Temuan Studi: 1 dari 14 Pasien Mengalami Kesalahan Diagnosis yang Berbahaya
Sebuah studi baru dari AS, yang diterbitkan dalam BMJ Quality & Safety, mengungkapkan bahwa kesalahan diagnosis yang berbahaya dapat memengaruhi 1 dari 14 pasien (sekitar 7%) yang menerima perawatan medis umum di rumah sakit.
Para peneliti menemukan bahwa sebagian besar kesalahan ini (85%) dapat dicegah, yang menyoroti kebutuhan mendesak akan metode yang lebih baik untuk mengidentifikasi dan mencegahnya sebelum menyebabkan bahaya.
Kesalahan diagnosis terjadi ketika suatu kondisi medis tidak diidentifikasi dengan benar atau tepat waktu.
Kesalahan ini dapat menyebabkan konsekuensi serius, termasuk perawatan yang salah atau keterlambatan dalam perawatan yang tepat.
Studi ini berfokus pada kesalahan yang menyebabkan bahaya bagi pasien dan mengeksplorasi bagaimana hal itu dapat dicegah.
Tim peneliti mengembangkan cara baru untuk meninjau catatan pasien dan mencari tanda-tanda kesalahan diagnosis.
Mereka menggunakan metode ini untuk memeriksa catatan medis 675 pasien rumah sakit yang dipilih secara acak dari lebih dari 9.000 pasien yang menerima perawatan medis umum antara Juli 2019 dan September 2021.
Pasien yang dirawat selama puncak pandemi COVID-19 tidak disertakan.
Para peneliti mengkategorikan pasien ke dalam kelompok berisiko tinggi dan berisiko rendah berdasarkan faktor-faktor seperti apakah mereka dipindahkan ke perawatan intensif, meninggal dalam waktu 90 hari setelah masuk, atau memiliki masalah medis yang kompleks.
Masalah kompleks meliputi kemunduran klinis, hasil tes yang tidak jelas, dan perawatan oleh beberapa tim medis.

•••••

:: Tugas Anda ::
(1) Sunting teks tentang kesalahan diagnosis: tulis ulang bagian dari "Tim peneliti mengembangkan" sampai "COVID-19 tidak disertakan.", dan ganti "Tim peneliti" dengan "Kelompok peneliti".
(2) Berapa persen kesalahan diagnosis yang dapat dicegah menurut teks tentang kesalahan diagnosis?
(3) Terjemahkan kalimat dari teks tentang kesalahan diagnosis ini ke dalam bahasa Inggris: "Pasien yang dirawat selama puncak pandemi COVID-19 tidak disertakan."
Baris-baris data tidak berperan di sini.

[Cuplikan dataset]

•••••

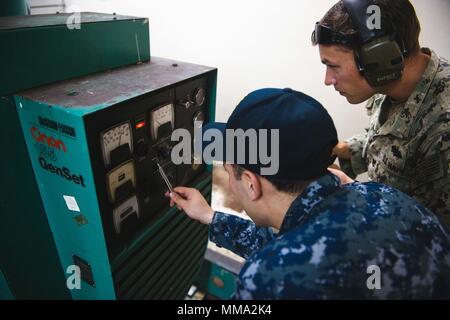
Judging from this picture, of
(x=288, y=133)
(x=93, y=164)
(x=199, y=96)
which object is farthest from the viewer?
(x=199, y=96)

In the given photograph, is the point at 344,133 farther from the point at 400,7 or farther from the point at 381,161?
the point at 400,7

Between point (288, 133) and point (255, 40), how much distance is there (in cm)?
163

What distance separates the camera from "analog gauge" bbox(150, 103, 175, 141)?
954mm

•••••

:: Jawaban di bawah ::
(1)
Kelompok peneliti mengembangkan cara baru untuk meninjau catatan pasien dan mencari tanda-tanda kesalahan diagnosis.
Mereka menggunakan metode ini untuk memeriksa catatan medis 675 pasien rumah sakit yang dipilih secara acak dari lebih dari 9.000 pasien yang menerima perawatan medis umum antara Juli 2019 dan September 2021.
Pasien yang dirawat selama puncak pandemi COVID-19 tidak disertakan.

(2) Sebesar 85% dari kesalahan tersebut dapat dicegah.

(3) Patients who were treated during the peak of the COVID-19 pandemic were not included.